Unlike refractive surgery, OK is not permanent and discontinuing lens wear will cause the cornea to revert to its original shape. If OK can, in fact, control and decrease the progression of axial length growth and stop the eyes from becoming more nearsighted, then children fitted in early childhood will have their eyes return to the way they were before treatment – when their myopia levels were low – not to where their eyeball lengths would otherwise have been years later when they stop lens wear. This is indeed promising.

The risks associated with wearing OK lenses are similar to those associated with other contact lenses. Doctor supervision and strict adherence to proper wearing schedules and lens maintenance will minimize side effects and make OK safe and effective.

The Canadian Ophthalmological Society does not currently endorse overnight OK and cites microbial keratitis as a major risk factor; OK is recommended by the American Academy of Optometry as an alternative to refractive surgery; the Canadian Association of Optometrists does not have a policy or position paper on the matter.

There are two current FDA-approved technologies for overnight OK lenses: Paragon Vision Sciences’ Paragon CRT® and Bausch and Lomb’s portfolio of Vision Shaping Treatment (VST) designs. Certification from the manufacturers is required for all practitioners. At present, there are no written guidelines to help practitioners implement the results of OK research into actual clinical practice, except those provided by the manufacturers.

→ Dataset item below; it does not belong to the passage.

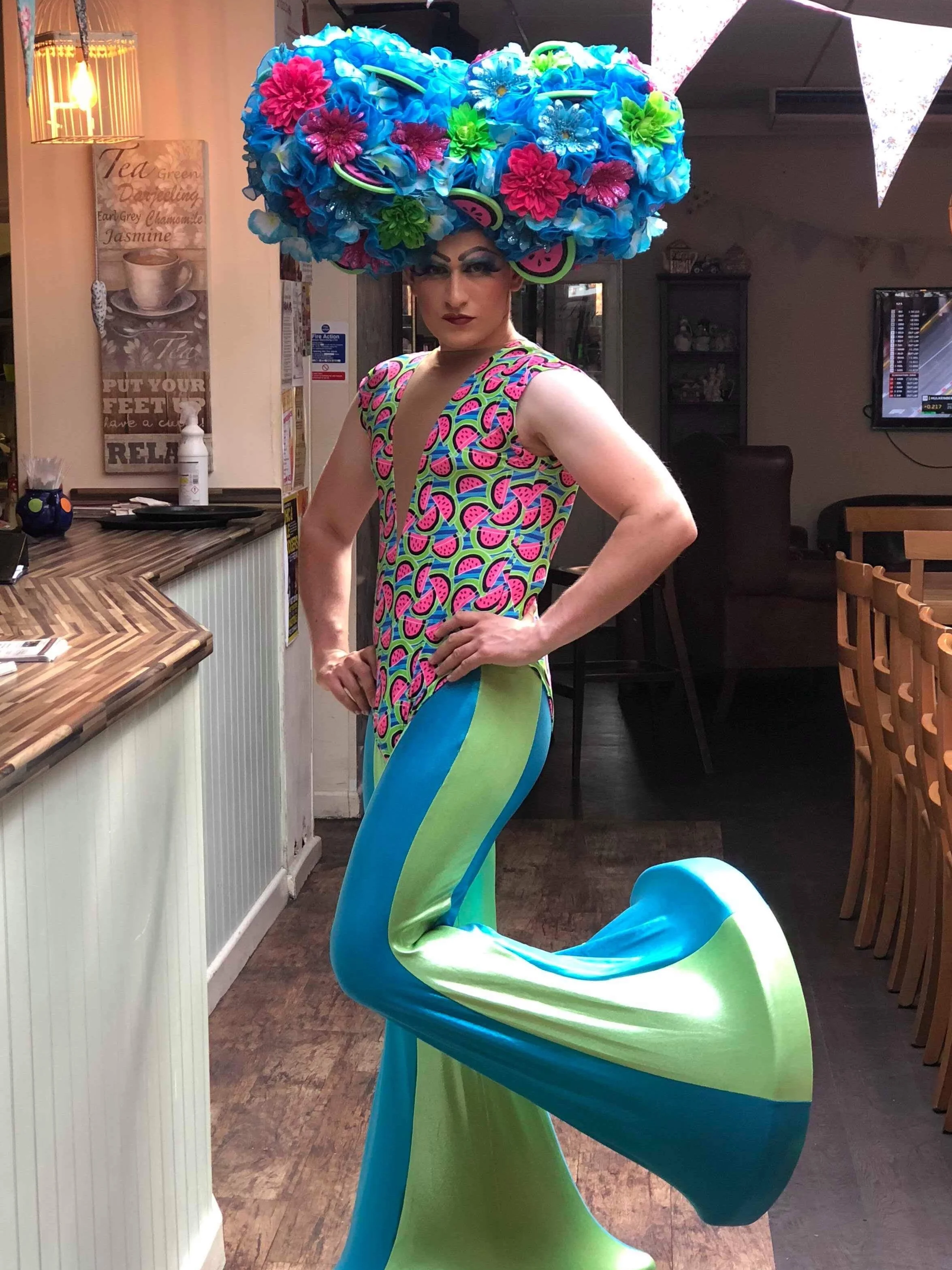 Doug Cairns as Felicia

While OK might be highly controversial to some, the rising rates of progressive myopia in children present an incredible growth opportunity for those who are prepared to take on the OK specialty and “reshape” the future of their contact lens practice.

[1] WALLINE, Jeffrey J. “Myopia Control with Corneal Reshaping Contact Lenses”, Investigative Ophthalmology & Visual Science, vol. 53 no 11, October 2012, p. 7086.

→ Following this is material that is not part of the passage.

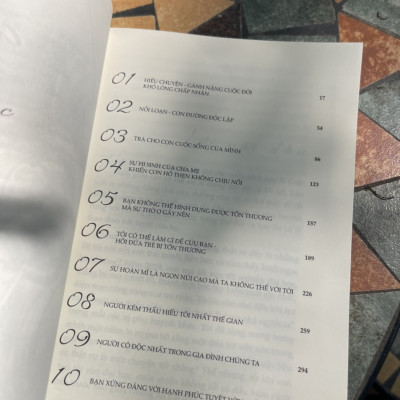 ĐỨA TRẺ HIỂU CHUYỆN THƯỜNG KHÔNG CÓ KẸO ĂN – Nguyên Anh – Nguyệt Lạc dịch – Moon Books – AZ VIETNAM – NXB Văn Học (Bìa mềm)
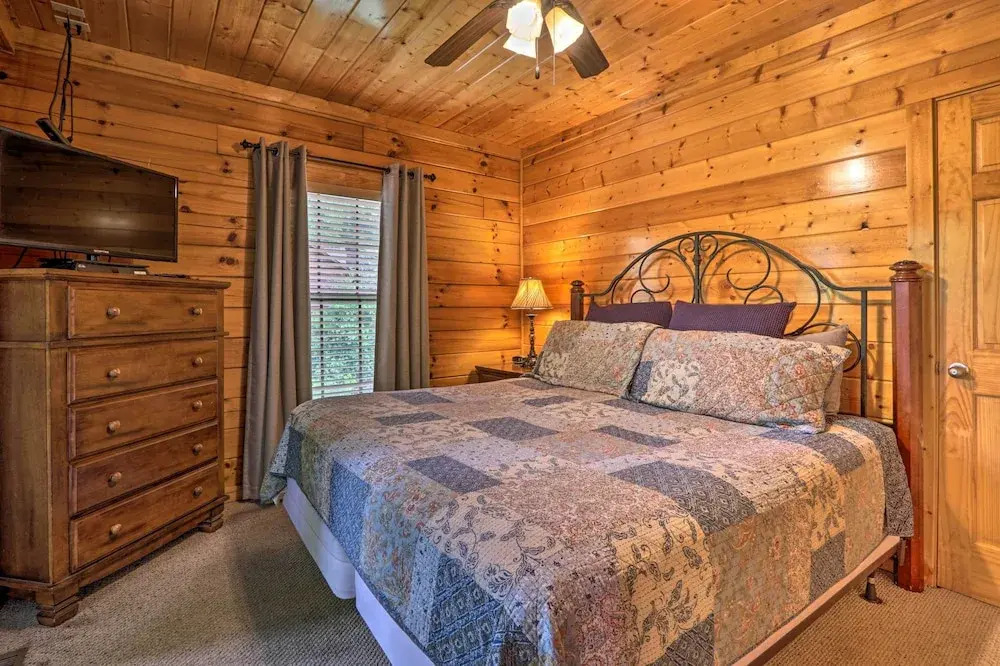 1 Mi to Dollywood: Quiet Cabin w/ Hot Tub!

[2] HIRAOKA, Takahiro, KAKITA, Tetsuhiko, OKAMOTO, Fuimiki, TAKAHASHI, Hideto, OSHIKA, Tetsuro. “Long-Term Effect of Overnight Orthokeratology on Axial Length Elongation in Childhood Myopia: A 5-Year Follow-Up Study”, Investigative Ophthalmology & Visual Science, vol. 53 no 7, June 2012, p. 3913-3919.

[3] DAVIS, R, EIDEN, SB. “Stabilisation of myopia by accelerated reshaping technique (SMART) study. Third year interim report”, Specialty Contact Lens Symposium Meeting, 2011.Las Vegas.

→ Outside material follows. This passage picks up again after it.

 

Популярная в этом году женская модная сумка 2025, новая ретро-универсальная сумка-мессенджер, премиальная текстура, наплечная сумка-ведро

[4] BARTELS, David, WILCOX, Peter E. “CANDY: Controlling Astigmatism and Nearsightedness in Developing Youth” http://CANDY-OrthoK-study.pdf accessedMarch 27, 2013.

[5] SMITH, Earl L. “Optical treatment strategies to slow myopia progression: Effects of the visual extent of the optical treatment zone”, Experimental Eye Research, January 2013.

[6] SANKARIDURG, P, DONOVAN, L, VARNAS, S, HO, A, et al. “Spectacle lenses designed to reduce progression of myopia: 12-month results”, Optometry Vision Sciences, vol. 87, no 10, October 2010, p. 631-41.

[7] SANKARIDURG, P, HOLDEN B, SMITH E 3RD, NADUVILATH, T, CHEN, X, de la JARA, PL, et al. “Decrease in rate of myopia progression with a contact lens designed to reduce relative peripheral hyperopia: one-year results”, Investigative Ophthalmology & Visual Science, vol. 52 no 13, December 2011, p. 9362-7.